Material for the task:
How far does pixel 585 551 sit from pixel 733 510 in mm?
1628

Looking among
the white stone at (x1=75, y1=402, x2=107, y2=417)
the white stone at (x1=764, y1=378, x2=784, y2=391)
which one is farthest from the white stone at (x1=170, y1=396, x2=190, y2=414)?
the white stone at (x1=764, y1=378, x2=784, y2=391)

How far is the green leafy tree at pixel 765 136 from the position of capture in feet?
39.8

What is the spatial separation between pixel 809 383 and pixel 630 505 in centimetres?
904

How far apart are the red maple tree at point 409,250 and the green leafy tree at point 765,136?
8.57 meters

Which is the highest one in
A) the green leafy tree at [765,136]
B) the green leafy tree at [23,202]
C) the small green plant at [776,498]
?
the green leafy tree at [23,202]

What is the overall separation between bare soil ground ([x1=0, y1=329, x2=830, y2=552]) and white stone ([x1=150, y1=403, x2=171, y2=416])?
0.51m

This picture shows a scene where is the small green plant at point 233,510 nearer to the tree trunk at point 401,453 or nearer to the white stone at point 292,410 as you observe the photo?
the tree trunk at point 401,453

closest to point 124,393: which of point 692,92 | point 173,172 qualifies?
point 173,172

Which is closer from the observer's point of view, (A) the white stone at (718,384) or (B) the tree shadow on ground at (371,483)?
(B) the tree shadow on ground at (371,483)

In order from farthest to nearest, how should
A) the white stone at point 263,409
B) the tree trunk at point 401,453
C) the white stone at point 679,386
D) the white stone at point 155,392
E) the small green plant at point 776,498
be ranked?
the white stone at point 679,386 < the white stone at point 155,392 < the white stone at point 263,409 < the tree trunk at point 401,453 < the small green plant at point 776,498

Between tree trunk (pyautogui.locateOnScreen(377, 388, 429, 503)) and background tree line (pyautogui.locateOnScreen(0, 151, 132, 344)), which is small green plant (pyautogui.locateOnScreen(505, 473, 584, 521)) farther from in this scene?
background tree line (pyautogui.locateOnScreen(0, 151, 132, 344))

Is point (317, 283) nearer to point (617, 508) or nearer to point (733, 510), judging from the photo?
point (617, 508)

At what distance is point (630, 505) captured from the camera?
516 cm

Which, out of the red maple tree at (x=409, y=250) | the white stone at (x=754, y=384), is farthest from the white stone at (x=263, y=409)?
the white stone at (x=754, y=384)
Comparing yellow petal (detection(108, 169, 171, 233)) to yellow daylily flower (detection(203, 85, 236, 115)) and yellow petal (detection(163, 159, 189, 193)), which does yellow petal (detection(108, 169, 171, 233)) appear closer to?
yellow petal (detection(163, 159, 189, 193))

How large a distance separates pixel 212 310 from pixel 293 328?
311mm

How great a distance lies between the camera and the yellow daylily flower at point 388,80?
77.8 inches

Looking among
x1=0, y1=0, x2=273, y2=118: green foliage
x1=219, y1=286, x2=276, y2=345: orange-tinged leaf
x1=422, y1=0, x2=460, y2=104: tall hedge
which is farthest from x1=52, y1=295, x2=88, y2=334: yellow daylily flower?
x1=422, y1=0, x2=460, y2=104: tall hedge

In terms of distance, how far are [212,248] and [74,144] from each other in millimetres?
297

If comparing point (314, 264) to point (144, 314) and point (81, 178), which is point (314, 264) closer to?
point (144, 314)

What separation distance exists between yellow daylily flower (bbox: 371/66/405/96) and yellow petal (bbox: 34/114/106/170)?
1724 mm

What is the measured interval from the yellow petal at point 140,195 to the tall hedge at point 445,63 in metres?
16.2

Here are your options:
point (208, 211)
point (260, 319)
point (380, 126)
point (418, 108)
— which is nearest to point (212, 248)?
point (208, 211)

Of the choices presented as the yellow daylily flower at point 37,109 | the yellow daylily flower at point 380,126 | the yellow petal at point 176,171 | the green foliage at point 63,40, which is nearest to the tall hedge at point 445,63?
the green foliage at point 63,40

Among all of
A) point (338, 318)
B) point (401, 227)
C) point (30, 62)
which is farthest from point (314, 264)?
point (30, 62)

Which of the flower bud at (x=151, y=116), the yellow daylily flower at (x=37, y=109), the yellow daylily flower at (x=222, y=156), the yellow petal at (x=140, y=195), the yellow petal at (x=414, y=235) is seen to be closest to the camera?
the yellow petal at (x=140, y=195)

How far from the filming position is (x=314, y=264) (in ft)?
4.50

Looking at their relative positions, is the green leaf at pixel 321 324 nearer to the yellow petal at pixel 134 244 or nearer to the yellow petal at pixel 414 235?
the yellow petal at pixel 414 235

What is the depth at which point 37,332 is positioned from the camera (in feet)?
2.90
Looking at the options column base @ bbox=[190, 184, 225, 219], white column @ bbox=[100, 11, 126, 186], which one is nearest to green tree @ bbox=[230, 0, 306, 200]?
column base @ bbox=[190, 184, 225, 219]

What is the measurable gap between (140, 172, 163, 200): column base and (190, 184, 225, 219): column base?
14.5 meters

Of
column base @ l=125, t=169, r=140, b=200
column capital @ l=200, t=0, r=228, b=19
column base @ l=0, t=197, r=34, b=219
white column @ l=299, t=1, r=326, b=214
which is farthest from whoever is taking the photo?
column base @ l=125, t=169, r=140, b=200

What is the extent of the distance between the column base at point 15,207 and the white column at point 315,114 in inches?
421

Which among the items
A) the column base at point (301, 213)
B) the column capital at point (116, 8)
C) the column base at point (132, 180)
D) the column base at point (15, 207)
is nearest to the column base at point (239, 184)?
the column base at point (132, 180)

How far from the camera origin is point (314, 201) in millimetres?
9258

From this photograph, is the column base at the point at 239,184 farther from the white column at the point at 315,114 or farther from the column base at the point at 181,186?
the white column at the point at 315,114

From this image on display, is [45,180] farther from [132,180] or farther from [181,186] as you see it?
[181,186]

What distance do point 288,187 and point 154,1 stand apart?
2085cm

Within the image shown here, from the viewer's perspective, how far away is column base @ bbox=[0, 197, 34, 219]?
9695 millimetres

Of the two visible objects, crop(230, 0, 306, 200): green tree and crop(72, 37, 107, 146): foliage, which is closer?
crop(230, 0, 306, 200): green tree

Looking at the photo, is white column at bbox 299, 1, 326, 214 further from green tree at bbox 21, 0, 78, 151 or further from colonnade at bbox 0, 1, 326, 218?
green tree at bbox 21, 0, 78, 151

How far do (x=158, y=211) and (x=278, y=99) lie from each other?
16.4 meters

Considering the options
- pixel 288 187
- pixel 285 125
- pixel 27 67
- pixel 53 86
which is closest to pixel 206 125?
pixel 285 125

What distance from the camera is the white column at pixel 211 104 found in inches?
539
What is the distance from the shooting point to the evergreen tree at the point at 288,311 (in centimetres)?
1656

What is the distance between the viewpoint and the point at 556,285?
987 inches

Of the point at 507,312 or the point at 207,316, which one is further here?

Given exercise:
Transcribe the entire listing above precisely.

The result:
How far does pixel 585 551 sit from pixel 733 510 in mm?
1628

Looking among
the white stone at (x1=75, y1=402, x2=107, y2=417)
the white stone at (x1=764, y1=378, x2=784, y2=391)
which one is farthest from the white stone at (x1=170, y1=396, x2=190, y2=414)?
the white stone at (x1=764, y1=378, x2=784, y2=391)

How far is the green leafy tree at pixel 765 136 from the position of capture in feet?
39.8

What is the spatial separation between pixel 809 383 and pixel 630 505 in centimetres?
904

How far apart are the red maple tree at point 409,250 and the green leafy tree at point 765,136?
8.57 meters

Which is the highest one in
A) the green leafy tree at [765,136]
B) the green leafy tree at [23,202]
C) the small green plant at [776,498]
?
the green leafy tree at [23,202]

What is the overall separation between bare soil ground ([x1=0, y1=329, x2=830, y2=552]) and white stone ([x1=150, y1=403, x2=171, y2=416])?
0.51m

This picture shows a scene where is the small green plant at point 233,510 nearer to the tree trunk at point 401,453 or nearer to the white stone at point 292,410 as you observe the photo?
the tree trunk at point 401,453

closest to point 124,393: which of point 692,92 | point 173,172 qualifies?
point 173,172

Which is closer from the observer's point of view, (A) the white stone at (718,384) or (B) the tree shadow on ground at (371,483)?
(B) the tree shadow on ground at (371,483)

In order from farthest to nearest, how should
A) the white stone at point 263,409
B) the tree trunk at point 401,453
C) the white stone at point 679,386
D) the white stone at point 155,392
E) the small green plant at point 776,498
be ranked?
the white stone at point 679,386 < the white stone at point 155,392 < the white stone at point 263,409 < the tree trunk at point 401,453 < the small green plant at point 776,498

Between tree trunk (pyautogui.locateOnScreen(377, 388, 429, 503)) and background tree line (pyautogui.locateOnScreen(0, 151, 132, 344)), which is small green plant (pyautogui.locateOnScreen(505, 473, 584, 521)) farther from in this scene?
background tree line (pyautogui.locateOnScreen(0, 151, 132, 344))

Is point (317, 283) nearer to point (617, 508) or nearer to point (733, 510), judging from the photo?
point (617, 508)

At what distance is point (630, 505) captured from the camera?
516 cm

Which, out of the red maple tree at (x=409, y=250) | the white stone at (x=754, y=384), is farthest from the white stone at (x=263, y=409)?
the white stone at (x=754, y=384)
Comparing yellow petal (detection(108, 169, 171, 233)) to yellow daylily flower (detection(203, 85, 236, 115)) and yellow petal (detection(163, 159, 189, 193)), which does yellow petal (detection(108, 169, 171, 233)) appear closer to?
yellow petal (detection(163, 159, 189, 193))

How large a distance separates pixel 212 310 from pixel 293 328?
311mm

How great a distance lies between the camera and the yellow daylily flower at point 388,80?
77.8 inches

Looking among
x1=0, y1=0, x2=273, y2=118: green foliage
x1=219, y1=286, x2=276, y2=345: orange-tinged leaf
x1=422, y1=0, x2=460, y2=104: tall hedge
which is farthest from x1=52, y1=295, x2=88, y2=334: yellow daylily flower?
x1=422, y1=0, x2=460, y2=104: tall hedge

In terms of distance, how far are [212,248] and [74,144] from each other in millimetres?
297

If comparing point (314, 264) to point (144, 314) and point (81, 178), which is point (314, 264) closer to?
point (144, 314)

What separation distance exists between yellow daylily flower (bbox: 371/66/405/96) and yellow petal (bbox: 34/114/106/170)?
1724 mm

What is the measured interval from the yellow petal at point 140,195 to the tall hedge at point 445,63 in metres?
16.2

Here are your options:
point (208, 211)
point (260, 319)
point (380, 126)
point (418, 108)
— which is nearest to point (212, 248)?
point (208, 211)

Of the choices presented as the yellow daylily flower at point 37,109 | the yellow daylily flower at point 380,126 | the yellow petal at point 176,171 | the green foliage at point 63,40, which is nearest to the tall hedge at point 445,63?
the green foliage at point 63,40

Among all of
A) point (338, 318)
B) point (401, 227)
C) point (30, 62)
which is farthest from point (314, 264)?
point (30, 62)

Which of the flower bud at (x=151, y=116), the yellow daylily flower at (x=37, y=109), the yellow daylily flower at (x=222, y=156), the yellow petal at (x=140, y=195), the yellow petal at (x=414, y=235) is seen to be closest to the camera?
the yellow petal at (x=140, y=195)

How far from the filming position is (x=314, y=264) (in ft)?
4.50

Looking at their relative positions, is the green leaf at pixel 321 324 nearer to the yellow petal at pixel 134 244 or nearer to the yellow petal at pixel 414 235?
the yellow petal at pixel 414 235

What is the depth at which point 37,332 is positioned from the camera (in feet)?
2.90
Looking at the options column base @ bbox=[190, 184, 225, 219], white column @ bbox=[100, 11, 126, 186], which one is nearest to green tree @ bbox=[230, 0, 306, 200]?
column base @ bbox=[190, 184, 225, 219]

What is the measurable gap between (140, 172, 163, 200): column base and (190, 184, 225, 219): column base?
14.5 meters

Of
column base @ l=125, t=169, r=140, b=200
column capital @ l=200, t=0, r=228, b=19
column base @ l=0, t=197, r=34, b=219
white column @ l=299, t=1, r=326, b=214
which is farthest from whoever is taking the photo?
column base @ l=125, t=169, r=140, b=200

What is the extent of the distance between the column base at point 15,207 and the white column at point 315,114 in inches?
421

Which among the items
A) the column base at point (301, 213)
B) the column capital at point (116, 8)
C) the column base at point (132, 180)
D) the column base at point (15, 207)
is nearest to the column base at point (239, 184)?
the column base at point (132, 180)

How far from the camera origin is point (314, 201) in millimetres?
9258

From this photograph, is the column base at the point at 239,184 farther from the white column at the point at 315,114 or farther from the column base at the point at 181,186?
the white column at the point at 315,114

From this image on display, is [45,180] farther from [132,180] or farther from [181,186] as you see it?
[181,186]

What distance do point 288,187 and point 154,1 stand apart?
2085cm

Within the image shown here, from the viewer's perspective, how far away is column base @ bbox=[0, 197, 34, 219]?
9695 millimetres

Of the two visible objects, crop(230, 0, 306, 200): green tree and crop(72, 37, 107, 146): foliage, which is closer?
crop(230, 0, 306, 200): green tree

Looking at the photo, is white column at bbox 299, 1, 326, 214 further from green tree at bbox 21, 0, 78, 151 or further from colonnade at bbox 0, 1, 326, 218?
green tree at bbox 21, 0, 78, 151

How far do (x=158, y=211) and (x=278, y=99) lie from each other?
16.4 meters

Considering the options
- pixel 288 187
- pixel 285 125
- pixel 27 67
- pixel 53 86
which is closest to pixel 206 125?
pixel 285 125

What distance from the camera is the white column at pixel 211 104 found in inches?
539
What is the distance from the shooting point to the evergreen tree at the point at 288,311 (in centimetres)?
1656

What is the distance between the viewpoint and the point at 556,285?
987 inches

Of the point at 507,312 or the point at 207,316, which one is further here?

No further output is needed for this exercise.